Exercise — Give back the full listing as written. No pictures go with it.
----------------
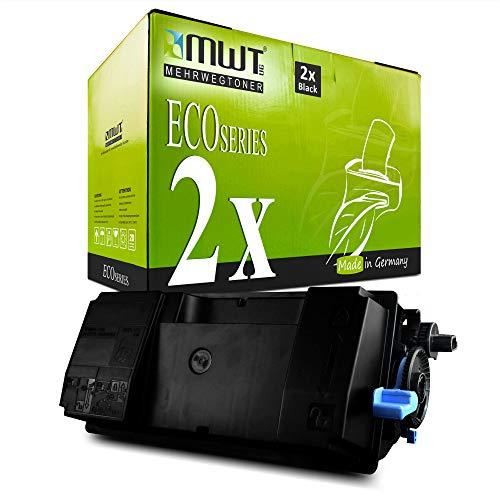 2X MWT Toner für Kyocera Ecosys M 3040 3540 idn ersetzt 1T02NX0NL0 Black Schwarz TK 3150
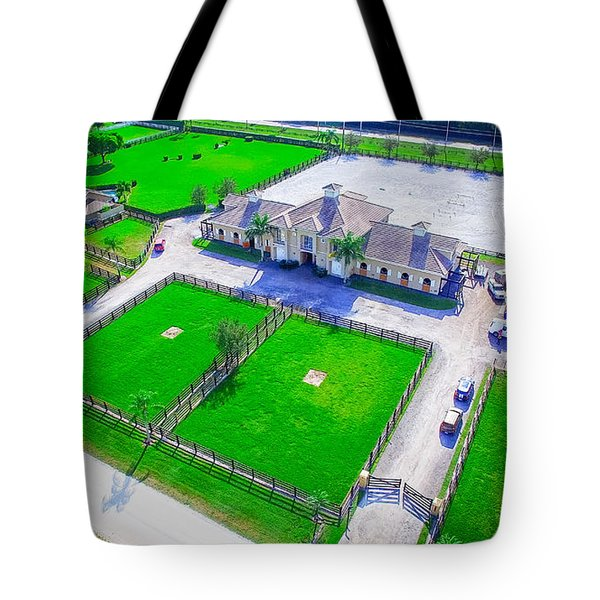 Horse Farm Aerial Tote Bag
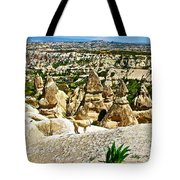 Dog Looking At Fairy Chimneys In Cappadocia-turkey Tote Bag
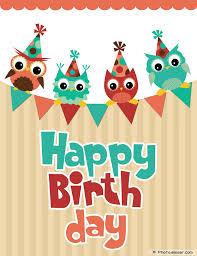 funny happy birthday cards for kids birthday decoration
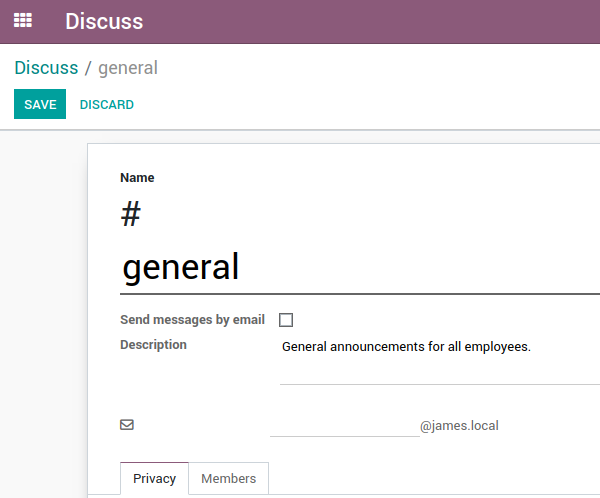 Odoo email alias on a discuss channel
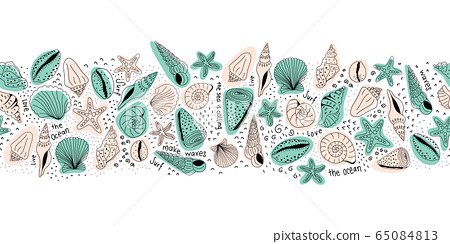 Seashells seamless vector border pink and teal on white. Marine repeating line art pattern with 65084813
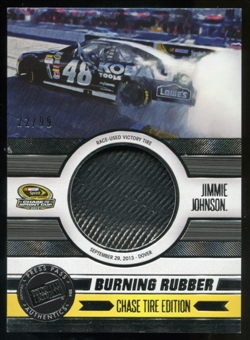 2014 Press Pass Burning Rubber Chase Edition Silver #BRCJJ2 Jimmie Johnson 22/99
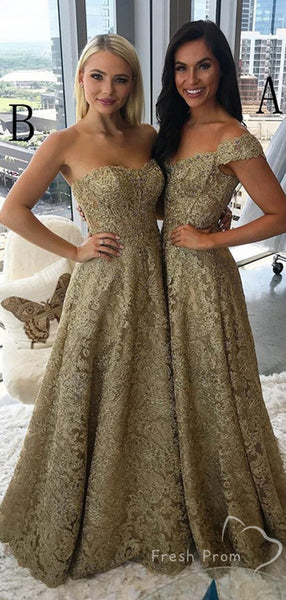 A-Line Off The Shoulder&Sweetheart Lace Affordable Long Prom Dresses,FPPD438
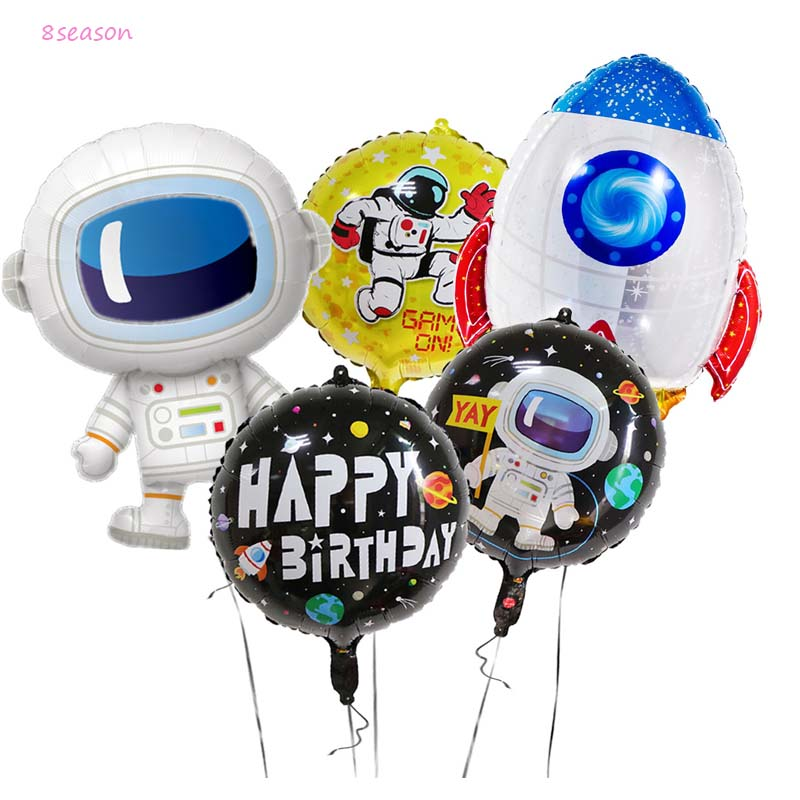 5PCS Solar System Theme Party  Outer Space Astronaut Rocket Ship Foil Balloons GalaxyBoy Kids Birthday Decor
----------------
Written solution —
 2X MWT Toner für Kyocera Ecosys M 3040 3540 idn ersetzt 1T02NX0NL0 Black Schwarz TK 3150
 Horse Farm Aerial Tote Bag
 Dog Looking At Fairy Chimneys In Cappadocia-turkey Tote Bag
 funny happy birthday cards for kids birthday decoration
 Odoo email alias on a discuss channel
 Seashells seamless vector border pink and teal on white. Marine repeating line art pattern with 65084813
 2014 Press Pass Burning Rubber Chase Edition Silver #BRCJJ2 Jimmie Johnson 22/99
 A-Line Off The Shoulder&Sweetheart Lace Affordable Long Prom Dresses,FPPD438
 5PCS Solar System Theme Party  Outer Space Astronaut Rocket Ship Foil Balloons GalaxyBoy Kids Birthday Decor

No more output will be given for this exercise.